Smith, a 56-year-old Englishman, is returning to a post he first had in the 1970s. At a meeting of the general committee of the Football Association of Wales in Caersws, he was given a contract 'for at least the next two years'.
The executive wanted to make a quick appointment to put behind them the fiasco of Toshack's 48-day reign. That they have turned to Smith, a former schoolteacher, who was chosen by Toshack to be his assistant, is a further blow to Terry Yorath. The manager who led Wales in their ultimately vain qualifying campaign for this year's World Cup finals had hoped to reclaim his throne, and was willing to abandon a claim for unfair dismissal against the FAW to get it.

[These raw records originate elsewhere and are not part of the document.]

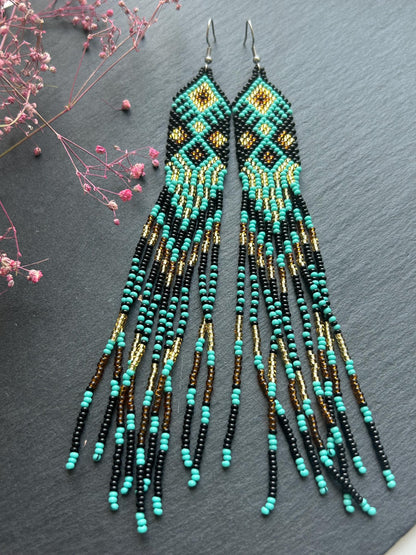 Handmade long black, turquoise, and gold beaded earrings with Native American ethnic design and fringe. Unique boho statement earrings for women image 8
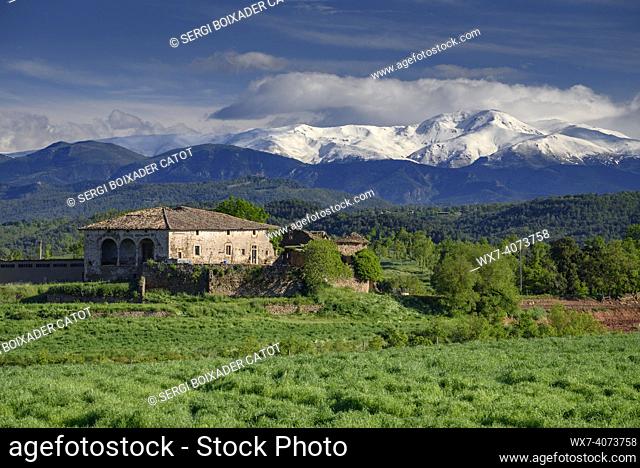 Views from the village of Sant Bartomeu del Grau in spring, with the Pyrenees in the background (Barcelona, Catalonia, Spain)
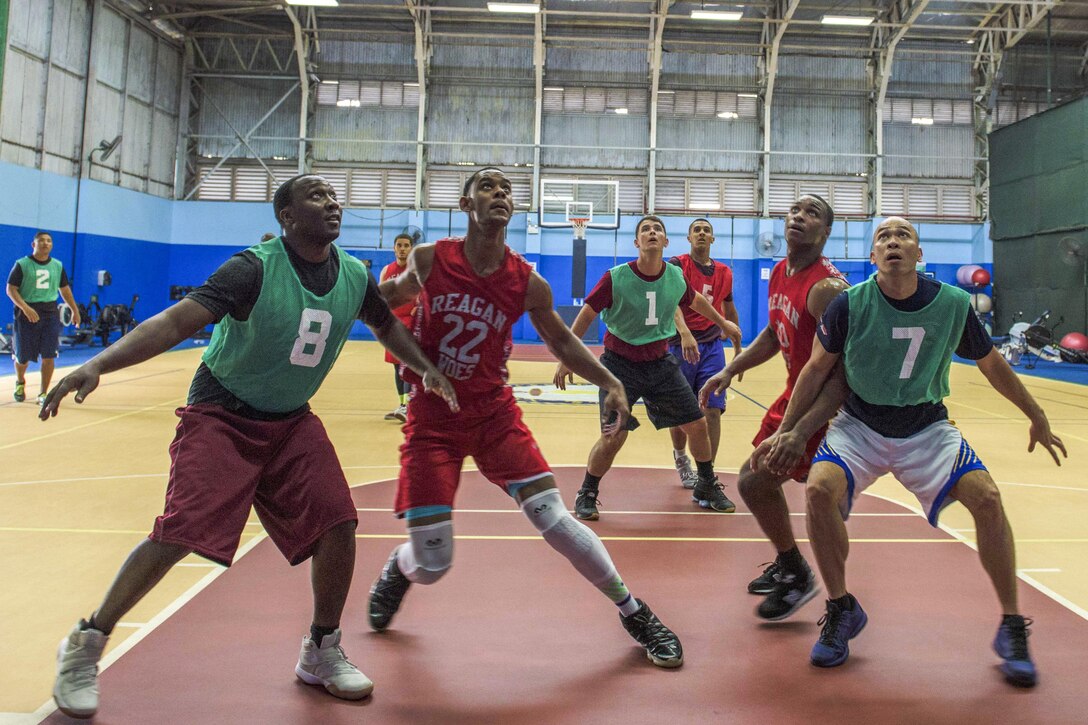 Sailors box out for a rebound during a Morale, Welfare and Recreation-sponsored basketball game against a team in Singapore, June 19, 2017. The sailors, assigned to the USS Ronald Reagan, were in Singapore for a port visit. Navy photo by Petty Officer 2nd Class Kenneth Abbate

'It was unfortunate that John Toshack decided to resign, but life must go on,' John Evans, the chairman of the FAW senior international committee, said. 'Welsh football in particular must go on, and we are looking to Mike to maintain our progress. Terry Yorath does not figure in our immediate plans.'
Smith, genial and good-humoured, has a difficult task to stabilise a squad which has been disturbed and unsettled by recent events. That was all too evident in a tame display resulting in a 3-1 defeat by Norway last week, Toshack's one and only game at the helm.

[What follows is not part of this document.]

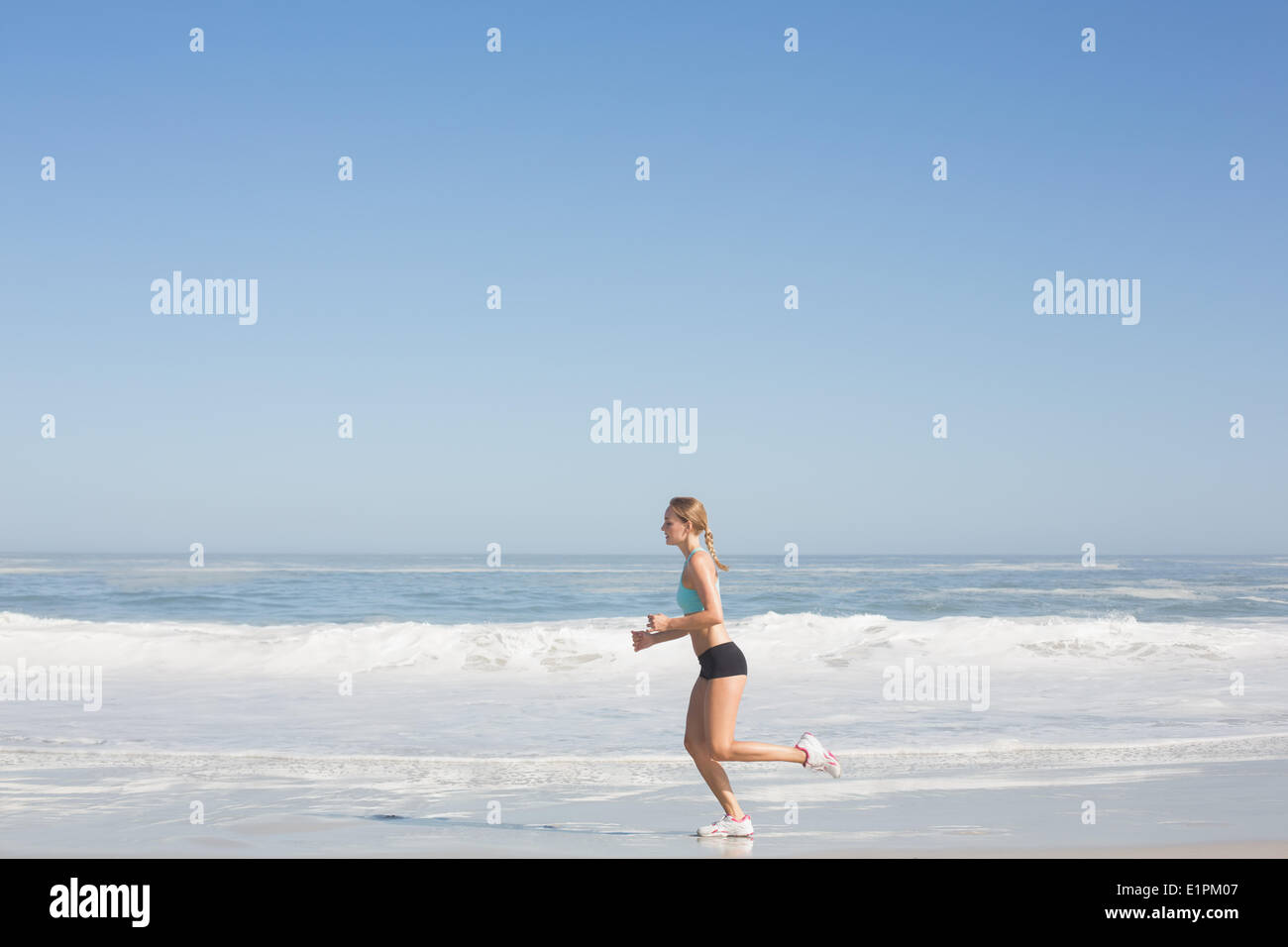 Montare donna jogging sulla spiaggia Foto Stock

'I thought they were going to put me in charge as caretaker for one game, but they said that was no good to them,' Smith said. 'These offers don't come along very often so you have to take them.' After his earlier five-year reign, which ended in 1979, Smith managed Hull City. He left them after two years and later took charge of the Egyptian national side between 1985 and 1988.
To criticism that it is a backward step and that he has been too long away from the game, Smith countered: 'I have been in charge of 207 internationals, 100 of them at senior level, and if I did not think I could do the job I would not have taken it.'
Brian Flynn, the manager of Wrexham, will take charge of the Under-21 team. Smith hopes to name assistant managers at both levels as soon as possible.